Palanca v. Mandanas
REITERATIONFacts
The Antecedents: Plaintiff Carlos Palanca filed a complaint against defendant Efigenio Mandanas, demanding payment of P17,900.47 plus legal interest. Mandanas admitted receiving merchandise but claimed he had made payments totaling P16,933.29, leaving a balance of only P1,611.36. He also prayed for the declaration of illegality of the attachment on his property. Procedural History: The lower court found that Mandanas had made payments amounting to P2,083.92, deducting this from the P17,900.47, and ordered Mandanas to pay P15,816.55 plus legal interest from August 16, 1923, and costs. The Petition: Mandanas appealed the decision, assigning several errors, primarily concerning the payments he alleged to have made.
Issue(s)
Whether the defendant sufficiently proved the payments he alleged to have made. Whether the attachment levied on the defendant's property was illegal and unjustifiable.

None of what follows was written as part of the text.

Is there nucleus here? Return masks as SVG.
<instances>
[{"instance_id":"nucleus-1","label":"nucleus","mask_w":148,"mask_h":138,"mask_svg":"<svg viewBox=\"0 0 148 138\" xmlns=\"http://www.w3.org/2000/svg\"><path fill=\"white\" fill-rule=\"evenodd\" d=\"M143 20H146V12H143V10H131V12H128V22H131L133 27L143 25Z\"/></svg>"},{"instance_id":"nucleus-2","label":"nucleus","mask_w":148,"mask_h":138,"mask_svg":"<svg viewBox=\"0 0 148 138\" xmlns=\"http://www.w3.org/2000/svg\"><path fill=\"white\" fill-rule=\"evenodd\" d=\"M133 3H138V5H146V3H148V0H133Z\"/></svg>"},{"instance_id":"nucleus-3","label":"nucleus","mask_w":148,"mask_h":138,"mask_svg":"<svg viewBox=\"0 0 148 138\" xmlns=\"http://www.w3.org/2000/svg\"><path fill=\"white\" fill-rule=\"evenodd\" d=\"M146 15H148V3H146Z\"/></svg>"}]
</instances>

Whether the lower court erred in denying the motion for a new trial.
Ruling
The Supreme Court affirmed the decision of the lower court, ordering the defendant to pay the plaintiff the sum of P15,816.55 plus legal interest and costs. The Court also found no sufficient ground to declare the attachment illegal and denied the motion for a new trial.
Ratio Decidendi
On the issue of payments: The Court held that the defendant failed to sufficiently prove the payments he alleged to have made. The defendant's assertion of having made payments was incumbent upon him to prove, and this was not sufficiently established in the record. The delivery of account books, receipts, and vouchers, without demanding a receipt, was deemed incompatible with the defendant's business experience and was denied by the plaintiff, thus not sufficiently proven. The journals and books of travel presented as evidence of cash payments were unconvincing, as proper receipts should have been demanded and produced. The Court cited Wigmore on Evidence regarding the admissibility of entries in account books as proof of cash sums delivered. Furthermore, the testimony of Teodoro Bulaon, who stated he was offered money to corroborate the defendant's testimony, weakened the defendant's case. The documents Exhibits 1 and 2, claimed to be statements of account, were found to be not authentic due to issues with their signing, numbering, punctuation, and signatures, making them inadmissible as evidence. Therefore, the defendant did not meet the burden of proof for his alleged payments. On the illegality of the attachment: The Court found no sufficient ground to declare that the attachment levied on the defendant's property was illegal and unjustifiable. The defendant's appeal did not provide any basis to overturn the lower court's decision regarding the attachment. On the denial of the motion for a new trial: The Court ruled that the newly discovered evidence alleged by the defendant was not pleaded in his answer and would not prove the defense alleged, but rather another defense not stated in the answer. Consequently, it would not change the result of the case. Therefore, the denial of the motion for a new trial was proper.
Main Doctrine
The burden of proving payments rests upon the party asserting them, and the failure to present sufficient evidence, such as proper receipts, weakens the claim of payment.